Mais do que estabelecer uma competição, a intenção foi reconhecer a contribuição individual de cada participante.

“Mais do que premiar, a intenção foi reconhecer que cada um, à sua maneira, contribuiu de forma única para que o teatro acontecesse”, explicou Rosiane.

A paróquia também recebeu o Oscar

Um dos momentos mais significativos da confraternização aconteceu no encerramento da premiação. A própria paróquia foi chamada para receber o ‘Oscar’. Todos foram convidados a se levantar e se aproximar para participar daquele gesto simbólico.

A homenagem representou a compreensão de que o resultado não foi fruto do trabalho de uma pessoa ou de um grupo isolado, mas da união de toda a comunidade.

“Foi um sinal concreto de que, sem a colaboração, o apoio e o envolvimento da comunidade, nada daquilo teria sido possível”, afirmou Rosiane.

O gesto também reforçou o sentimento de pertença dos jovens e a integração entre a juventude e as demais pastorais. Para Padre Antônio Carlos, a iniciativa revelou que os jovens estão presentes em diversas frentes da vida paroquial.

“Esses jovens estão presentes na liturgia, na música, na Pastoral da Caridade, na catequese e em tantas outras atividades. Onde se faz necessário, eles estão ali presentes”, destacou.

Fé, criatividade e transformação

Para Rosiane, o trabalho fortaleceu diretamente a pastoral juvenil, promovendo integração, senso de pertencimento e valorização dos jovens dentro da comunidade. A experiência também incentivou o trabalho em equipe, a responsabilidade e o compromisso com a evangelização.

“A vivência da fé pode ser criativa, envolvente e profundamente transformadora”, afirmou.

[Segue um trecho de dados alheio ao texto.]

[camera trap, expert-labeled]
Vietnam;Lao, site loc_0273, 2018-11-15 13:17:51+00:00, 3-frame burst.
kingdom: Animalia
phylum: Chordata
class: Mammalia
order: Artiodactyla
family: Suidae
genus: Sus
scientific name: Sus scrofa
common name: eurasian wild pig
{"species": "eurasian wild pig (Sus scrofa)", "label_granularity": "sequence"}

A experiência revelou ainda que, mais do que os talentos individuais, foi a união de todos que tornou possível a realização do teatro e o alcance de seus frutos. Cada gesto, serviço e forma de participação contribuiu para uma obra que ultrapassou o esforço humano.

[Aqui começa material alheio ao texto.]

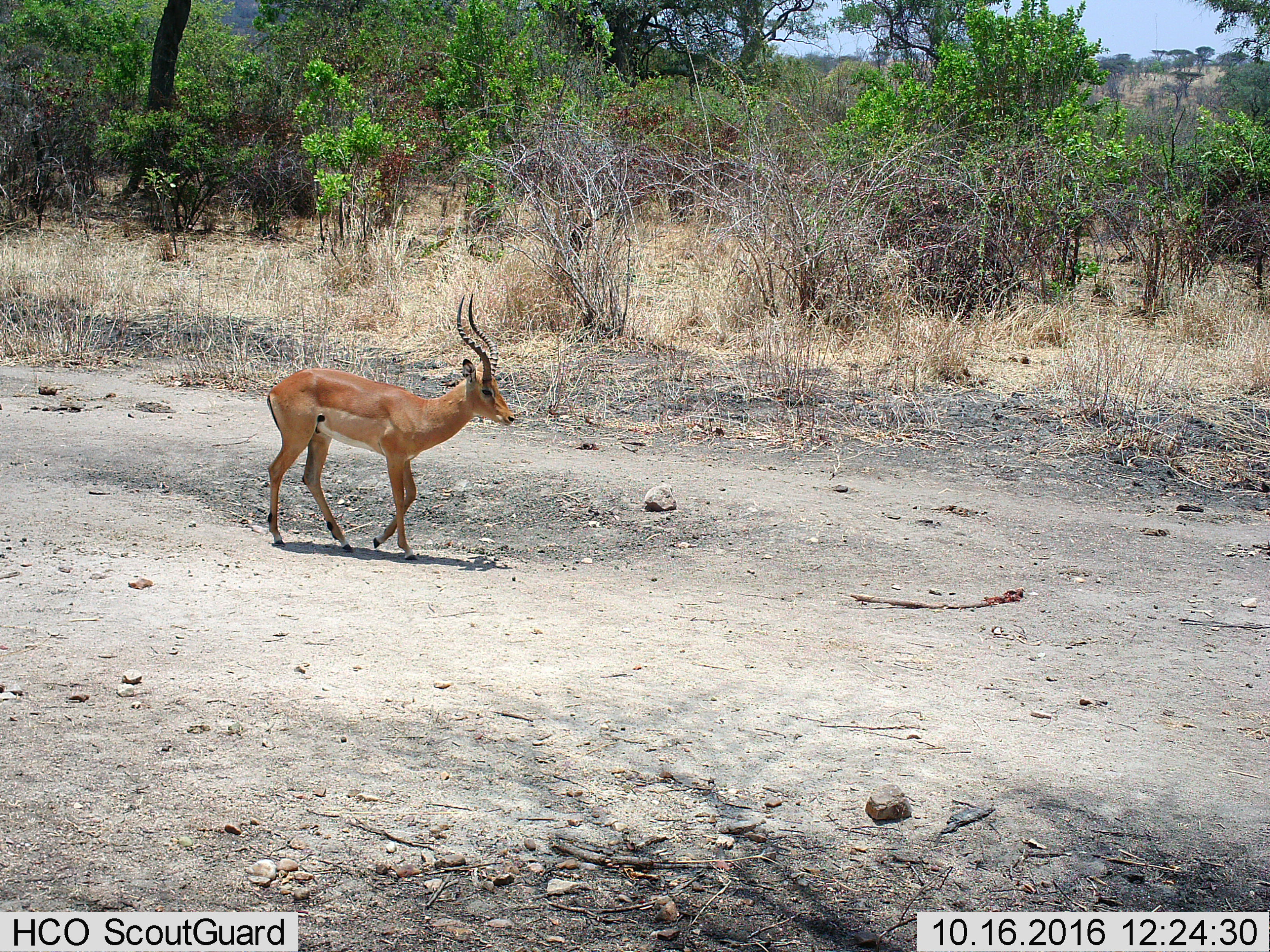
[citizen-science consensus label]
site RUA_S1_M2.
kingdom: Animalia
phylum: Chordata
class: Mammalia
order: Artiodactyla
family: Bovidae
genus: Aepyceros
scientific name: Aepyceros melampus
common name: impala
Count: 1.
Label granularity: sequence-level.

Movidos pela certeza de que a missão era maior do que podiam imaginar, os jovens compreenderam-se como instrumentos de Deus.

“Fomos apenas canais da graça, instrumentos nas mãos de Deus, e por isso elevamos a Ele toda a nossa gratidão”, destacou Rosiane.

Assim, a Via-Sacra e o Oscar se transformaram em muito mais do que uma apresentação e uma confraternização. Foram experiências de fé, unidade, entusiasmo e participação comunitária.

“Tudo começa em Cristo, é sustentado por Ele e é para Ele que tudo retorna”, concluiu Rosiane.

Nasce a Companhia das Rosas

A partir da experiência do teatro, nasceu também o grupo de teatro da Pastoral da Juventude da Paróquia Santa Teresinha: a Companhia das Rosas.

O novo grupo representa a continuidade do trabalho iniciado com a Via-Sacra encenada e reforça o compromisso dos jovens com a evangelização por meio da arte, da criatividade e da espiritualidade. O nome faz referência à identidade de Santa Teresinha do Menino Jesus e à missão de levar, por meio do teatro, mensagens de fé, esperança e amor.

A Companhia das Rosas surge, portanto, como um novo fruto da unidade entre os jovens, as pastorais e toda a comunidade paroquial — uma iniciativa que une talento, serviço e vida cristã.